◆ **WHAT YOU WILL DO**
- a) List every place name that appears in the bear attack article, leaving out the bear's nickname.
- b) According to the bear attack article, what did the mother bear weigh?
- c) Write the next part of the bear attack article, starting after its final sentence.

SELECTED PASSAGE START

Midmorning on August 14, police in Japan’s Hokkaido Prefecture received an emergency phone call from a distressed hiker. The caller had been hiking on Mount Rausu with a young man, who was ahead of the caller on the trail. The young man rounded a blind curve, and his friend heard him call out for help.
The hiker had walked right into the path of a brown bear. The bear attacked, and while the young man tried to fight back, he was quickly dragged off the narrow trail into the forest.
Authorities have now recovered his body. The young man, a 26-year-old Tokyo resident, had been dragged several hundred meters away, then killed. Bloody clothing and personal items lay around the scene.
They also identified the well-known bear responsible for the attack, highlighting the danger of wild animals becoming too comfortable with people.

An Ussuri brown bear, the slightly smaller cousin of the grizzly bear. Photo: Sahoro Bear Mountain Research Center
Killer bear was well-known in the area
Authorities shot an adult bear and two cubs who were near the body when they reached the scene. DNA testing has now confirmed that the bear they shot was responsible for the fatal attack. Nicknamed Iwaobetsu’s Mom and given the formal identification code SH, she was well known in the area and did not appear to be afraid of humans.
SH was likely also behind several incidents in the lead-up to the attack. Only four days earlier, she and her cubs had approached a hiker, who had to threaten her with bear spray. Two days before the attack, she chased another hiker and didn’t stop even after he sprayed her with deterrent.
Though the mother bear weighed 140kg, locals didn’t consider her dangerous. A frequent visitor, Takumi Nakashima, told Japanese news outlet Mainichi Shimbun that according to conventional wisdom, the brown bear population was well fed and had no reason to attack people. Now he thinks that people, himself included, “had become numb to the distance we should keep from wild animals.”

SELECTED PASSAGE END
STORED DATA START

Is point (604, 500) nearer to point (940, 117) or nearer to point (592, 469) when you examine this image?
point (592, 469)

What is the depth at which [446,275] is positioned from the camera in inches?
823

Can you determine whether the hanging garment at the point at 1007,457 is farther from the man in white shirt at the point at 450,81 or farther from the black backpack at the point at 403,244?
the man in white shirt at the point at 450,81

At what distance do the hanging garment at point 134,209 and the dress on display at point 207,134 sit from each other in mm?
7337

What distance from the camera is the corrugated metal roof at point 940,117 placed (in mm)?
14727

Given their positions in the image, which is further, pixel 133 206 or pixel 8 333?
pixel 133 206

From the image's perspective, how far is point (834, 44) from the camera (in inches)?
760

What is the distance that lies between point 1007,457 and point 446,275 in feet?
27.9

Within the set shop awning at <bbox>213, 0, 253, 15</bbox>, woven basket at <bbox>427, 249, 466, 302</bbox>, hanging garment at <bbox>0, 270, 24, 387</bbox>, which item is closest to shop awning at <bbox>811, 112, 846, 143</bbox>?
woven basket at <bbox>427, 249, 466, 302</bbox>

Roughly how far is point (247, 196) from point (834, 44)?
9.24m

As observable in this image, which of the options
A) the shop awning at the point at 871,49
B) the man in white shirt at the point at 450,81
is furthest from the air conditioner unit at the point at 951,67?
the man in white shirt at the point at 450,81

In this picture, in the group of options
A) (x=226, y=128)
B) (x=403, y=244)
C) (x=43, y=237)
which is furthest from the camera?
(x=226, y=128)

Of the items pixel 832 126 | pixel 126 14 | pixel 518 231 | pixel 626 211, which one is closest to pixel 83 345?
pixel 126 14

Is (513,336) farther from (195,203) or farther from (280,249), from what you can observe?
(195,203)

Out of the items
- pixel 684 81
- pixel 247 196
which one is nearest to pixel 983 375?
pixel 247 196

STORED DATA END

◆ **ANSWERS**
- a) Japan, Hokkaido Prefecture, Mount Rausu, Tokyo

- b) 140kg

- c)
A mother and cubs on the road in Hokkaido. Photo: Kazuyoshi Sako
An alarming rise in attacks
Japan has seen bear attacks rise alarmingly in recent years. A surging brown bear population, coupled with habitat loss and decreasing food sources, has emboldened animals to come into close contact with people. Even Sapporo, the fifth-largest city in Japan, has had an urban brown bear population for over a decade now.
There are over 10,000 brown bears in Hokkaido. However, now that hunting restrictions have eased, the number is beginning to decrease again after decades of growth. But that still leaves many bears which, fed by tourists and encroached upon by expanding urban areas, are no longer wary of humans. And conservationists worry that mass culling could easily go too far.
The island of Hokkaido is also Japan’s only brown bear habitat. The mainland only has the smaller Asian Black Bears.
The hiking trails on Mount Rausu have reopened, but the local government urges visitors to carry bear spray, travel in the daylight, and never hike alone.